Title

Historical fire regime and forest variability on two eastern Great Basin fire-sheds (USA)

Authors

S. G. Kitchen

Document Type

Article

Journal/Book Title/Conference

Forest Ecology and Management

Publication Date

2012

Volume

285

Publisher

Elsevier

First Page

53

Last Page

66

Abstract

Proper management of naturally forested landscapes requires knowledge of key disturbance processes and their effects on species composition and structure. Spatially-intensive fire and forest histories provide valuable information about how fire and vegetation may vary and interact on heterogeneous landscapes. I constructed 800-year fire and tree recruitment chronologies for two eastern Great Basin fire-sheds using fire-scar and tree establishment evidence from 48 gridded plots (500 m spacing) and from fire-scarred trees between plots. Fire-sheds are located in the Snake Range of eastern Nevada (BMC) and Wah Wah Range of western Utah (LAW) and span a range in elevation and vegetation zones typical for the region. Estimates of point mean fire interval varied more than 10-fold at both BMC (7.8–125.6 years) and LAW (13.3–138.4 years).

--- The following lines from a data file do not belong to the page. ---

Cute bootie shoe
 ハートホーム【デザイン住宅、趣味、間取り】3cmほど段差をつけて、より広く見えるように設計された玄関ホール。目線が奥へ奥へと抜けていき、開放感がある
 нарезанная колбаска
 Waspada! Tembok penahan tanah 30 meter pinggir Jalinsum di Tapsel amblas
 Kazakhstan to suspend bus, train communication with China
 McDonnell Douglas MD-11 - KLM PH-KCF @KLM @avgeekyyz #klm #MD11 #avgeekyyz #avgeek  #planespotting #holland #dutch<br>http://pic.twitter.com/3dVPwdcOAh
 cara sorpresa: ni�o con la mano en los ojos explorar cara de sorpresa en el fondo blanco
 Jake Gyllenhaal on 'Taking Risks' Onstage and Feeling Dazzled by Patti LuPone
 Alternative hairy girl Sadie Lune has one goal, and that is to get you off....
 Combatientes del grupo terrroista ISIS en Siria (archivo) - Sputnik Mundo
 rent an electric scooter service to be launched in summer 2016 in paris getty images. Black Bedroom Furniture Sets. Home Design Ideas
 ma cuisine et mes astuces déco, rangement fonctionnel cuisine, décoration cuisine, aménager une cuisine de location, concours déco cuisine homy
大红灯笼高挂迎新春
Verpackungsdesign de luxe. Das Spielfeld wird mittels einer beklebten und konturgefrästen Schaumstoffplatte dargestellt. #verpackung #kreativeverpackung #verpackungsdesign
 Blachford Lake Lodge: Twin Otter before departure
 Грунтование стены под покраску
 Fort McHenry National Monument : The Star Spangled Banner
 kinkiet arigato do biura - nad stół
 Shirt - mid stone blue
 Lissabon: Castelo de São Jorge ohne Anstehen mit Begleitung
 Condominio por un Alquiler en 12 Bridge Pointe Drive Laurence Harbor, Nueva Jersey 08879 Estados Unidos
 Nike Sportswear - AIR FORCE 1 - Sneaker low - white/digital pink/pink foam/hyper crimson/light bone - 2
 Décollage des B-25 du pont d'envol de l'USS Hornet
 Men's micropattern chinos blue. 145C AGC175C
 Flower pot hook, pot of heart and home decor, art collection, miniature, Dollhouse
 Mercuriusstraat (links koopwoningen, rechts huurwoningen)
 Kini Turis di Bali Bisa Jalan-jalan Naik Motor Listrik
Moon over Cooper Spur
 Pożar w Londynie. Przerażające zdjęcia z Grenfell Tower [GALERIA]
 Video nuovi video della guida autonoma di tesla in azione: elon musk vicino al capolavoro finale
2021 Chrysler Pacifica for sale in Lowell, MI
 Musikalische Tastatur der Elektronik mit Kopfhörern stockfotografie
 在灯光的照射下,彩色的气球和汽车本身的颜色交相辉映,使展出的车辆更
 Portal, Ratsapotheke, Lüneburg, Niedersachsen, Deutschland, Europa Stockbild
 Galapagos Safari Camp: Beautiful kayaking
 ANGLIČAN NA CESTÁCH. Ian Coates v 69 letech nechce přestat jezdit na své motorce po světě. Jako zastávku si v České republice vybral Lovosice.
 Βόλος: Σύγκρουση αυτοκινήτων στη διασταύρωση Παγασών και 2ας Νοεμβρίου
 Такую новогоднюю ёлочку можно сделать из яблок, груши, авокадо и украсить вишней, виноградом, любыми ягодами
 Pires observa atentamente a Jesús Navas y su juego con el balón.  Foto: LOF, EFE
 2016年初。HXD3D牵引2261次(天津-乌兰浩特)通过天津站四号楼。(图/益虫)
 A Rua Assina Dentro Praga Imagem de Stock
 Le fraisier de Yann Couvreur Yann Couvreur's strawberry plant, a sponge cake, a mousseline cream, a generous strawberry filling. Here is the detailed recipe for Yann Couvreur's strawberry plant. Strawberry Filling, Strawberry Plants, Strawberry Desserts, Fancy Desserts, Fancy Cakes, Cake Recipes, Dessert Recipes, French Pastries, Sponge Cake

At BMC, a distinct within-fire-shed contrast in fire frequency was difficult to explain without invoking the possibility of spatially-variable human-caused ignitions. A majority of fires were small (<10 ha) but large fires (⩾100 ha) accounted for 78% (BMC) to 89% (LAW) of cumulative area burned. Tree recruitment for mid-elevation, mixed-conifer stands was somewhat episodic and asynchronous among plots. Recruitment pulses were synchronous with multi-decade fire quiescent periods, and often followed large fires. I concluded that fire frequency was under strong topographic control and that fire severity was mixed and variable through time and space resulting in a dynamic mosaic of variable-aged, fire-initiated vegetation intermixed with long-lived, fire-resilient trees and open shrub–steppe communities (BMC). A major change in fire regime and forest composition began in the 1800s cusing shifts in composition and structure at the stand scale and homogenization at the landscape scale. I recommend that management strategies prioritize the use of fire and surrogate treatments on mid-elevation forests that have deviated most from historic conditions and on associated shrub–steppe communities where conifer encroachment has occurred. Planned disturbances should be of mixed severity and sized to recreate vegetative mosaics at historic spatial scales.